### CONJUNTO DE TAREFAS
a - No trecho sobre a praça de Viçosa, o que existia no local onde o salão paroquial foi construído?
b - Redija a continuação do trecho sobre a praça de Viçosa a partir da última frase apresentada.

### TRECHO FORNECIDO
• • • • •
Nos anos 60 foi construído um parquinho. Era simples, com poucos brinquedos, mas para as crianças dessa área era muito bom. Brincamos muito no parquinho  que foi acompanhado por plantios de castanholas ao seu redor. O quadrado havia se partido com uma rua de calçamento no meio, como uma diagonal. De um lado ficava o parquinho, de outro a praça ajardinada, mas sem bancos. A praça e a visão de todos os lados se manteve e nesse modelo foram acontecendo mudanças. Víamos, do parquinho, tia Maria Ribeiro ou seus filhos na varanda de sua casa, a casa da prima Julita Maria e Joãozinho que foi se construindo, a porta lateral da casa do Sr. Miguel César e Mirian Caldas sempre muito movimentada.  O salão paroquial foi construído  ao lado da igreja, no lugar onde tinha uma construção antiga da fábrica do Café Ararena.  E ali na pracinha tornou-se um lugar mais animado com os sons das recepções de  casamentos e tantas festas que aconteceram nesse salão. O prédio da prefeitura, agora um colégio, que passou muito tempo em construção foi terminado e aumentou o trânsito de pessoas na praça e naquela área.

 Nos anos 80 em minhas idas à Viçosa ainda curti esse espaço, apesar de que  pouco acompanhei as pequenas mudanças. Mas a referência era sempre a de uma praça livre, ventilada, com uma acústica interessante pelo eco, de onde se poderia ter uma visão de todo o quadrado das ruas e das casas, das antigas referências. Nos anos 90 a praça foi fechada.

 Imagino que para os moradores da praça tenha sido um rude golpe a decisão da prefeitura de então, de construir um ginásio de esportes, fechado, com uma arquitetura metálica e completamente contrastante com a arquitetura antiga, bloqueando a visão, os cheiros, os sons, a comunicação, os ventos, os cenários. Soube de pessoas que tiveram depressão por causa dessa construção. Houve revolta de parte da população, fizeram abaixo-assinado para os poderes públicos, mas nada, nem ninguém conseguiu demover os gestores públicos da época do absurdo daquela construção. Um “monstrengo” para quem entende de arquitetura e de cidades ou simplesmente não tem mau gosto. Já ouvi de muitos visitantes da cidade lamentações por essa construção inadequada e que estraga essa área da cidade. Fui poucas vezes ao tal ginásio. Primeiro por não ser desportista e porque nas festas e celebrações sempre me senti sufocada, além da acústica ser péssima. A praça aberta ecoava e o ginásio fechado tornou os sons estranhos: quase inaudíveis por dentro e barulhento por fora. Os vizinhos se queixam.
• • • • •
[Entradas de dados armazenadas]

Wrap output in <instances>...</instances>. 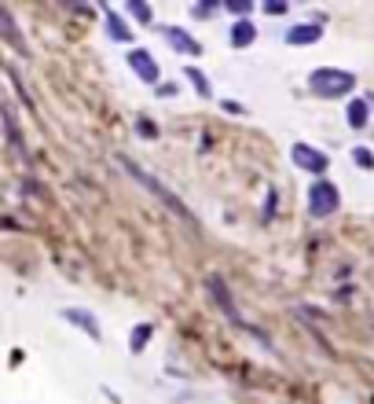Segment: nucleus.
<instances>
[{
  "label": "nucleus",
  "mask_w": 374,
  "mask_h": 404,
  "mask_svg": "<svg viewBox=\"0 0 374 404\" xmlns=\"http://www.w3.org/2000/svg\"><path fill=\"white\" fill-rule=\"evenodd\" d=\"M316 96H327V100H338V96H349L356 89V77L349 70H334V67H323V70H312L308 77Z\"/></svg>",
  "instance_id": "f257e3e1"
},
{
  "label": "nucleus",
  "mask_w": 374,
  "mask_h": 404,
  "mask_svg": "<svg viewBox=\"0 0 374 404\" xmlns=\"http://www.w3.org/2000/svg\"><path fill=\"white\" fill-rule=\"evenodd\" d=\"M338 206H341L338 188L330 181H316L312 191H308V209H312L316 217H330V214H338Z\"/></svg>",
  "instance_id": "f03ea898"
},
{
  "label": "nucleus",
  "mask_w": 374,
  "mask_h": 404,
  "mask_svg": "<svg viewBox=\"0 0 374 404\" xmlns=\"http://www.w3.org/2000/svg\"><path fill=\"white\" fill-rule=\"evenodd\" d=\"M290 162H294L298 169H305V173H316V176H323L327 166H330V158L319 148H312V143H294V148H290Z\"/></svg>",
  "instance_id": "7ed1b4c3"
},
{
  "label": "nucleus",
  "mask_w": 374,
  "mask_h": 404,
  "mask_svg": "<svg viewBox=\"0 0 374 404\" xmlns=\"http://www.w3.org/2000/svg\"><path fill=\"white\" fill-rule=\"evenodd\" d=\"M121 166H125L128 173H133V176H136V181H140V184H147V188L154 191V195H158V199H166V202H169V209H176V214H180V217H187V221H191V214H187V209H184V202H180V199H173V195H169V191H166V188H161V184H158V181H151V176H147V173H143V169H136V166H133V162H128V158H121Z\"/></svg>",
  "instance_id": "20e7f679"
},
{
  "label": "nucleus",
  "mask_w": 374,
  "mask_h": 404,
  "mask_svg": "<svg viewBox=\"0 0 374 404\" xmlns=\"http://www.w3.org/2000/svg\"><path fill=\"white\" fill-rule=\"evenodd\" d=\"M128 67L136 70L140 81H147V85H154V81H158V63H154L151 52H143V48H133V52H128Z\"/></svg>",
  "instance_id": "39448f33"
},
{
  "label": "nucleus",
  "mask_w": 374,
  "mask_h": 404,
  "mask_svg": "<svg viewBox=\"0 0 374 404\" xmlns=\"http://www.w3.org/2000/svg\"><path fill=\"white\" fill-rule=\"evenodd\" d=\"M62 320H70L74 327L88 331L92 342H100V338H103V331H100V323H95V316H92V313H85V309H62Z\"/></svg>",
  "instance_id": "423d86ee"
},
{
  "label": "nucleus",
  "mask_w": 374,
  "mask_h": 404,
  "mask_svg": "<svg viewBox=\"0 0 374 404\" xmlns=\"http://www.w3.org/2000/svg\"><path fill=\"white\" fill-rule=\"evenodd\" d=\"M161 34H166V41L176 48V52H184V56H199L202 48H199V41L194 37H187L184 30H176V26H161Z\"/></svg>",
  "instance_id": "0eeeda50"
},
{
  "label": "nucleus",
  "mask_w": 374,
  "mask_h": 404,
  "mask_svg": "<svg viewBox=\"0 0 374 404\" xmlns=\"http://www.w3.org/2000/svg\"><path fill=\"white\" fill-rule=\"evenodd\" d=\"M319 37H323V26L316 22H301L294 30H286V44H316Z\"/></svg>",
  "instance_id": "6e6552de"
},
{
  "label": "nucleus",
  "mask_w": 374,
  "mask_h": 404,
  "mask_svg": "<svg viewBox=\"0 0 374 404\" xmlns=\"http://www.w3.org/2000/svg\"><path fill=\"white\" fill-rule=\"evenodd\" d=\"M206 287H209V290H213V298H217V301L224 305V313H227V316H232L235 323H242V320H239V313H235V305H232V301H227V287H224V280H220V276H209V280H206Z\"/></svg>",
  "instance_id": "1a4fd4ad"
},
{
  "label": "nucleus",
  "mask_w": 374,
  "mask_h": 404,
  "mask_svg": "<svg viewBox=\"0 0 374 404\" xmlns=\"http://www.w3.org/2000/svg\"><path fill=\"white\" fill-rule=\"evenodd\" d=\"M103 15H107V26H110V37L114 41H133V30L125 26V19L114 8H103Z\"/></svg>",
  "instance_id": "9d476101"
},
{
  "label": "nucleus",
  "mask_w": 374,
  "mask_h": 404,
  "mask_svg": "<svg viewBox=\"0 0 374 404\" xmlns=\"http://www.w3.org/2000/svg\"><path fill=\"white\" fill-rule=\"evenodd\" d=\"M253 37H257V30H253V22H250V19H242V22H235V26H232V44H235V48L253 44Z\"/></svg>",
  "instance_id": "9b49d317"
},
{
  "label": "nucleus",
  "mask_w": 374,
  "mask_h": 404,
  "mask_svg": "<svg viewBox=\"0 0 374 404\" xmlns=\"http://www.w3.org/2000/svg\"><path fill=\"white\" fill-rule=\"evenodd\" d=\"M345 118H349L352 129H363L367 125V100H352L349 110H345Z\"/></svg>",
  "instance_id": "f8f14e48"
},
{
  "label": "nucleus",
  "mask_w": 374,
  "mask_h": 404,
  "mask_svg": "<svg viewBox=\"0 0 374 404\" xmlns=\"http://www.w3.org/2000/svg\"><path fill=\"white\" fill-rule=\"evenodd\" d=\"M151 334H154V327H151V323H136L133 338H128V349H133V353H140V349H143V342H151Z\"/></svg>",
  "instance_id": "ddd939ff"
},
{
  "label": "nucleus",
  "mask_w": 374,
  "mask_h": 404,
  "mask_svg": "<svg viewBox=\"0 0 374 404\" xmlns=\"http://www.w3.org/2000/svg\"><path fill=\"white\" fill-rule=\"evenodd\" d=\"M352 162H356L360 169H374V155H370L367 148H352Z\"/></svg>",
  "instance_id": "4468645a"
},
{
  "label": "nucleus",
  "mask_w": 374,
  "mask_h": 404,
  "mask_svg": "<svg viewBox=\"0 0 374 404\" xmlns=\"http://www.w3.org/2000/svg\"><path fill=\"white\" fill-rule=\"evenodd\" d=\"M128 11H133L140 22H151V19H154V11H151L147 4H140V0H133V4H128Z\"/></svg>",
  "instance_id": "2eb2a0df"
},
{
  "label": "nucleus",
  "mask_w": 374,
  "mask_h": 404,
  "mask_svg": "<svg viewBox=\"0 0 374 404\" xmlns=\"http://www.w3.org/2000/svg\"><path fill=\"white\" fill-rule=\"evenodd\" d=\"M187 77L194 81V85H199V92H202V96H209V77H206L202 70H194V67H187Z\"/></svg>",
  "instance_id": "dca6fc26"
},
{
  "label": "nucleus",
  "mask_w": 374,
  "mask_h": 404,
  "mask_svg": "<svg viewBox=\"0 0 374 404\" xmlns=\"http://www.w3.org/2000/svg\"><path fill=\"white\" fill-rule=\"evenodd\" d=\"M224 110H232V115H242L246 107H242V103H235V100H224Z\"/></svg>",
  "instance_id": "f3484780"
},
{
  "label": "nucleus",
  "mask_w": 374,
  "mask_h": 404,
  "mask_svg": "<svg viewBox=\"0 0 374 404\" xmlns=\"http://www.w3.org/2000/svg\"><path fill=\"white\" fill-rule=\"evenodd\" d=\"M227 11H232V15H246L250 4H235V0H232V4H227Z\"/></svg>",
  "instance_id": "a211bd4d"
},
{
  "label": "nucleus",
  "mask_w": 374,
  "mask_h": 404,
  "mask_svg": "<svg viewBox=\"0 0 374 404\" xmlns=\"http://www.w3.org/2000/svg\"><path fill=\"white\" fill-rule=\"evenodd\" d=\"M265 11H268V15H283V11H286V4H265Z\"/></svg>",
  "instance_id": "6ab92c4d"
}]
</instances>
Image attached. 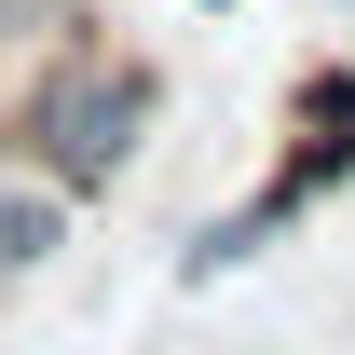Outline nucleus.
Here are the masks:
<instances>
[{
  "label": "nucleus",
  "mask_w": 355,
  "mask_h": 355,
  "mask_svg": "<svg viewBox=\"0 0 355 355\" xmlns=\"http://www.w3.org/2000/svg\"><path fill=\"white\" fill-rule=\"evenodd\" d=\"M137 123H150V69H110V55H69L42 96H28V150H42L55 191H110L137 164Z\"/></svg>",
  "instance_id": "1"
},
{
  "label": "nucleus",
  "mask_w": 355,
  "mask_h": 355,
  "mask_svg": "<svg viewBox=\"0 0 355 355\" xmlns=\"http://www.w3.org/2000/svg\"><path fill=\"white\" fill-rule=\"evenodd\" d=\"M55 232H69V191H0V273L55 260Z\"/></svg>",
  "instance_id": "2"
},
{
  "label": "nucleus",
  "mask_w": 355,
  "mask_h": 355,
  "mask_svg": "<svg viewBox=\"0 0 355 355\" xmlns=\"http://www.w3.org/2000/svg\"><path fill=\"white\" fill-rule=\"evenodd\" d=\"M14 14H28V0H0V28H14Z\"/></svg>",
  "instance_id": "3"
},
{
  "label": "nucleus",
  "mask_w": 355,
  "mask_h": 355,
  "mask_svg": "<svg viewBox=\"0 0 355 355\" xmlns=\"http://www.w3.org/2000/svg\"><path fill=\"white\" fill-rule=\"evenodd\" d=\"M342 14H355V0H342Z\"/></svg>",
  "instance_id": "4"
}]
</instances>
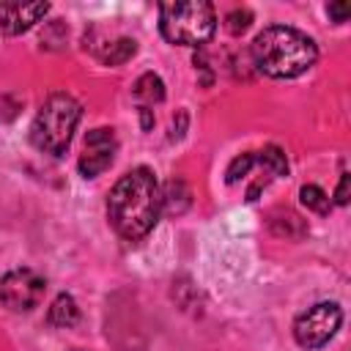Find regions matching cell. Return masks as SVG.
<instances>
[{"mask_svg":"<svg viewBox=\"0 0 351 351\" xmlns=\"http://www.w3.org/2000/svg\"><path fill=\"white\" fill-rule=\"evenodd\" d=\"M140 123H143V132H148L154 126V115H151V107H140Z\"/></svg>","mask_w":351,"mask_h":351,"instance_id":"obj_21","label":"cell"},{"mask_svg":"<svg viewBox=\"0 0 351 351\" xmlns=\"http://www.w3.org/2000/svg\"><path fill=\"white\" fill-rule=\"evenodd\" d=\"M343 324V310L337 302H318L307 307L296 321H293V337L304 351H315L326 346L335 332Z\"/></svg>","mask_w":351,"mask_h":351,"instance_id":"obj_5","label":"cell"},{"mask_svg":"<svg viewBox=\"0 0 351 351\" xmlns=\"http://www.w3.org/2000/svg\"><path fill=\"white\" fill-rule=\"evenodd\" d=\"M184 129H186V112L181 110V112H178V121L173 118V126H170V140H178V137L184 134Z\"/></svg>","mask_w":351,"mask_h":351,"instance_id":"obj_20","label":"cell"},{"mask_svg":"<svg viewBox=\"0 0 351 351\" xmlns=\"http://www.w3.org/2000/svg\"><path fill=\"white\" fill-rule=\"evenodd\" d=\"M132 93H134V99L140 101V107H151V104H159V101L165 99V82H162L159 74L145 71V74L137 77Z\"/></svg>","mask_w":351,"mask_h":351,"instance_id":"obj_11","label":"cell"},{"mask_svg":"<svg viewBox=\"0 0 351 351\" xmlns=\"http://www.w3.org/2000/svg\"><path fill=\"white\" fill-rule=\"evenodd\" d=\"M214 30H217V14H214V5L206 0H184V3L159 5V33L170 44L203 47L211 41Z\"/></svg>","mask_w":351,"mask_h":351,"instance_id":"obj_4","label":"cell"},{"mask_svg":"<svg viewBox=\"0 0 351 351\" xmlns=\"http://www.w3.org/2000/svg\"><path fill=\"white\" fill-rule=\"evenodd\" d=\"M250 55L258 71H263L266 77L293 80L313 69V63L318 60V47L307 33L296 27L269 25L252 38Z\"/></svg>","mask_w":351,"mask_h":351,"instance_id":"obj_2","label":"cell"},{"mask_svg":"<svg viewBox=\"0 0 351 351\" xmlns=\"http://www.w3.org/2000/svg\"><path fill=\"white\" fill-rule=\"evenodd\" d=\"M47 321H49L52 326H58V329L74 326V324L80 321V307H77L74 296H71V293H58L55 302H52L49 310H47Z\"/></svg>","mask_w":351,"mask_h":351,"instance_id":"obj_10","label":"cell"},{"mask_svg":"<svg viewBox=\"0 0 351 351\" xmlns=\"http://www.w3.org/2000/svg\"><path fill=\"white\" fill-rule=\"evenodd\" d=\"M250 25H252V11H250V8H233V11L225 16V27H228V33H233V36H241Z\"/></svg>","mask_w":351,"mask_h":351,"instance_id":"obj_17","label":"cell"},{"mask_svg":"<svg viewBox=\"0 0 351 351\" xmlns=\"http://www.w3.org/2000/svg\"><path fill=\"white\" fill-rule=\"evenodd\" d=\"M69 351H85V348H69Z\"/></svg>","mask_w":351,"mask_h":351,"instance_id":"obj_22","label":"cell"},{"mask_svg":"<svg viewBox=\"0 0 351 351\" xmlns=\"http://www.w3.org/2000/svg\"><path fill=\"white\" fill-rule=\"evenodd\" d=\"M115 151H118V140L115 132L110 126H96L85 134L82 143V154L77 159V167L85 178H96L101 176L112 162H115Z\"/></svg>","mask_w":351,"mask_h":351,"instance_id":"obj_7","label":"cell"},{"mask_svg":"<svg viewBox=\"0 0 351 351\" xmlns=\"http://www.w3.org/2000/svg\"><path fill=\"white\" fill-rule=\"evenodd\" d=\"M299 200H302V206H307V208L315 211V214H329V211H332L329 195H326L321 186H315V184H304V186L299 189Z\"/></svg>","mask_w":351,"mask_h":351,"instance_id":"obj_15","label":"cell"},{"mask_svg":"<svg viewBox=\"0 0 351 351\" xmlns=\"http://www.w3.org/2000/svg\"><path fill=\"white\" fill-rule=\"evenodd\" d=\"M255 162L269 173V176H288V159H285V151L277 148V145H266L261 151H255Z\"/></svg>","mask_w":351,"mask_h":351,"instance_id":"obj_13","label":"cell"},{"mask_svg":"<svg viewBox=\"0 0 351 351\" xmlns=\"http://www.w3.org/2000/svg\"><path fill=\"white\" fill-rule=\"evenodd\" d=\"M134 52H137V41L123 36V38H115V41L101 52V60H104L107 66H123L126 60L134 58Z\"/></svg>","mask_w":351,"mask_h":351,"instance_id":"obj_14","label":"cell"},{"mask_svg":"<svg viewBox=\"0 0 351 351\" xmlns=\"http://www.w3.org/2000/svg\"><path fill=\"white\" fill-rule=\"evenodd\" d=\"M252 165H255V151H244V154L233 156L230 165H228V170H225V181L228 184H236L239 178H244L250 173Z\"/></svg>","mask_w":351,"mask_h":351,"instance_id":"obj_16","label":"cell"},{"mask_svg":"<svg viewBox=\"0 0 351 351\" xmlns=\"http://www.w3.org/2000/svg\"><path fill=\"white\" fill-rule=\"evenodd\" d=\"M49 14V3H0V30L19 36Z\"/></svg>","mask_w":351,"mask_h":351,"instance_id":"obj_8","label":"cell"},{"mask_svg":"<svg viewBox=\"0 0 351 351\" xmlns=\"http://www.w3.org/2000/svg\"><path fill=\"white\" fill-rule=\"evenodd\" d=\"M189 203H192V195H189L186 184L181 178H170L162 189V208L167 214H181L189 208Z\"/></svg>","mask_w":351,"mask_h":351,"instance_id":"obj_12","label":"cell"},{"mask_svg":"<svg viewBox=\"0 0 351 351\" xmlns=\"http://www.w3.org/2000/svg\"><path fill=\"white\" fill-rule=\"evenodd\" d=\"M162 214V189L148 167L123 173L107 195V219L126 241H140L154 230Z\"/></svg>","mask_w":351,"mask_h":351,"instance_id":"obj_1","label":"cell"},{"mask_svg":"<svg viewBox=\"0 0 351 351\" xmlns=\"http://www.w3.org/2000/svg\"><path fill=\"white\" fill-rule=\"evenodd\" d=\"M269 230L280 239H302L307 233V222L291 208H277L269 217Z\"/></svg>","mask_w":351,"mask_h":351,"instance_id":"obj_9","label":"cell"},{"mask_svg":"<svg viewBox=\"0 0 351 351\" xmlns=\"http://www.w3.org/2000/svg\"><path fill=\"white\" fill-rule=\"evenodd\" d=\"M348 186H351V176L343 173L340 176V184H337V192H335V203L337 206H348Z\"/></svg>","mask_w":351,"mask_h":351,"instance_id":"obj_19","label":"cell"},{"mask_svg":"<svg viewBox=\"0 0 351 351\" xmlns=\"http://www.w3.org/2000/svg\"><path fill=\"white\" fill-rule=\"evenodd\" d=\"M82 118V104L71 93H49L30 126V140L41 154L63 156L71 145V137L77 132V123Z\"/></svg>","mask_w":351,"mask_h":351,"instance_id":"obj_3","label":"cell"},{"mask_svg":"<svg viewBox=\"0 0 351 351\" xmlns=\"http://www.w3.org/2000/svg\"><path fill=\"white\" fill-rule=\"evenodd\" d=\"M44 291H47V282L33 269H11L0 277V302L14 313L38 307V302L44 299Z\"/></svg>","mask_w":351,"mask_h":351,"instance_id":"obj_6","label":"cell"},{"mask_svg":"<svg viewBox=\"0 0 351 351\" xmlns=\"http://www.w3.org/2000/svg\"><path fill=\"white\" fill-rule=\"evenodd\" d=\"M326 14H329L332 22H346L351 16V5L348 3H329L326 5Z\"/></svg>","mask_w":351,"mask_h":351,"instance_id":"obj_18","label":"cell"}]
</instances>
• • • • •
### RESPOSTAS FORNECIDAS
a - Uma construção antiga da fábrica do Café Ararena.

b -
Soube recentemente que há um projeto para reformar o ginásio ou transformá-lo novamente em praça. Há outro ginásio sendo construído em outra área mais adequada  e  a idéia da praça aberta novamente me soa como um alívio. É como se o aprisionamento de tantas coisas que representava essa antiga pracinha pudesse chegar ao fim para os moradores da área e para todos que por ela passavam e que a curtiam desde muito tempo.  É como se uma parte da cidade estivesse sendo libertada. A idéia de que uma parte da praça passe a ter equipamentos de ginástica é boa, pois presta um serviço para a população dessa área, ao mesmo tempo em que se pode curtir esse “espaço libertado”, continuando o antigo estilo da praça onde antes já havia um parquinho. Considera-se, também, que não é um grande prejuízo o desmonte do ginásio, já que a estrutura metálica pode ser toda reaproveitada em outros espaços e... Os corações agradecem.

O resgate da pracinha Antônio Honório vem nos questionar sobre as ações, construções e reconstruções das pequenas cidades, lembrando que os espaços públicos delas, como praças, ruas e outros não devem ser modificados sem consulta à população, tomando-se os devidos cuidados com os prejuízos que podem acarretar à ela e à própria cidade. A cidade, no final das contas, pertence a todos. E a população que nela nasceu, viveu e a amou pertence a esses lugares, que aprisionados por decisões unilaterais de um gestor público aprisionam também as vidas das pessoas. As construções paralisadas, os cercos de espaços públicos por muito tempo são também prejudiciais à população. Urge, portanto, que o resgate da pracinha seja feito rápido e as outras praças da cidade sejam liberadas de seus cercos e tapumes.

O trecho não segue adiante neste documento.